Mortal reasoning is faulty,

and our plans shaky.

Our best guesses about the things of this earth 

are only approximate,

and we toil to discover even those things 

that are within our grasp.


     All is not lost. There are grandchildren.  Though our cognitive abilities may fade, Wisdom flowers with age.  Love becomes less self centered, less egotistical.  And as for all those possessions we have accumulated, we need less.  We can now delight in sharing what we have and what we have learned with others.  We become more simple and authentic.

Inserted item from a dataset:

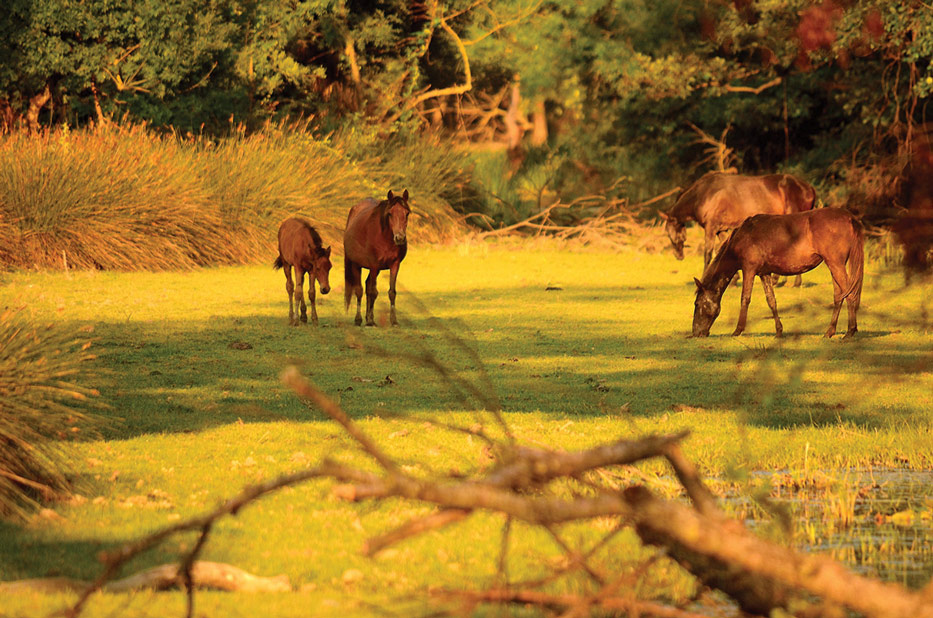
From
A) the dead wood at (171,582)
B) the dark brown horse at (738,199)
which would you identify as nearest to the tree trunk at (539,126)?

Today’s reading from Wisdom goes on to say:


It was because of Your Holy Spirit

that we on earth were set on the right path,

that we mortals were taught what pleases You

and were kept safe under the Spirit’s protection.


     Jesus’ words in today’s readings do apply to the natural progression that our lives take which Richard Rohr describes.  I believe, however, that Jesus’ words were directed more specifically to those who at any stage in their lives were and are moved by the Holy Spirit to be his disciples.  I believe he describes the attributes of his disciples when he addresses them on the Mount in the 5th chapter of Matthew saying:


Blessed are the poor in spirit,

                  for theirs is the kingdom of heaven.

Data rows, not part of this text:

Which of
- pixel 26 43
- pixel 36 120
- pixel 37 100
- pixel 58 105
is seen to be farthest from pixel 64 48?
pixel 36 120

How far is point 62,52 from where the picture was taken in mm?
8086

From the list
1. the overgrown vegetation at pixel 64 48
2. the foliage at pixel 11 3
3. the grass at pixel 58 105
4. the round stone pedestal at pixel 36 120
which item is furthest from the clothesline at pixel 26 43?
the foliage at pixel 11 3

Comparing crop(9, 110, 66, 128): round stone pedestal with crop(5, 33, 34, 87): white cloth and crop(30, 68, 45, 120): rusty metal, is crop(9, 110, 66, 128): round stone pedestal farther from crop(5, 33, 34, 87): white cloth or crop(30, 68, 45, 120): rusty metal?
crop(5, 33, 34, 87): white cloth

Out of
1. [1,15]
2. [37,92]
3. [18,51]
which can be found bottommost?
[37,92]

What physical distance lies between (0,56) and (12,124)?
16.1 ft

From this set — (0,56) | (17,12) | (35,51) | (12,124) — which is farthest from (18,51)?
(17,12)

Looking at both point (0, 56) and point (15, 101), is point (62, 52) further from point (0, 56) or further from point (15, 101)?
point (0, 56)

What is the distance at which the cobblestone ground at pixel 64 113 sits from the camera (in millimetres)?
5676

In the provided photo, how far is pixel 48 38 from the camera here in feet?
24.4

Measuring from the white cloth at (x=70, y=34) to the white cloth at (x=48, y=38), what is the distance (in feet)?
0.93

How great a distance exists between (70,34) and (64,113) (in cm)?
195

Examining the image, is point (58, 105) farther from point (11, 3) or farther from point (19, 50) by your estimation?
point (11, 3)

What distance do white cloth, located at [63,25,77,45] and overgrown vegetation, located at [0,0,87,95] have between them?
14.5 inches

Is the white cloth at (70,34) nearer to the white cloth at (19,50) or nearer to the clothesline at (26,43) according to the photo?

Blessed are they who mourn, 

                for they will be comforted.

Blessed are the meek, 

                for they will inherit the land.

Blessed are they who hunger and thirst for justice, 

                for they will be satisfied.

Blessed are the merciful, 

                for they will be shown mercy.

Blessed are the clean of heart, 

                for they will see God.

Blessed are the peacemakers, 

                for they will be called children of God.

Blessed are you when men reproach you and persecute you, 

                and utter ever kind of evil against you because of me. 

                Rejoice and be glad, for your reward will great in heaven. 

                Thus they persecuted the prophets who were before you.


     These “blessed” are the ones whom Jesus calls Disciples.  These are the ones stirred by the Spirit to be builders of His Kin-dom. They are young and old. They are male and female. They come in all colors. They are scattered throughout the nations.  

 

     These Beatitudes are indeed eloquent words of hope spoken by Jesus himself for those who would be his disciples. He knew the cost which he would have to pay, and he paid it.  Though we must also, like Jesus, pass through circumstances and times that will cost us dearly...

      we will find our hope in the One who went before us,

           who passed through it all, and rose to a new, eternal life,

                who lives here among us today,

                     who speaks from the Mount

                          and who calls you and I “blessed”.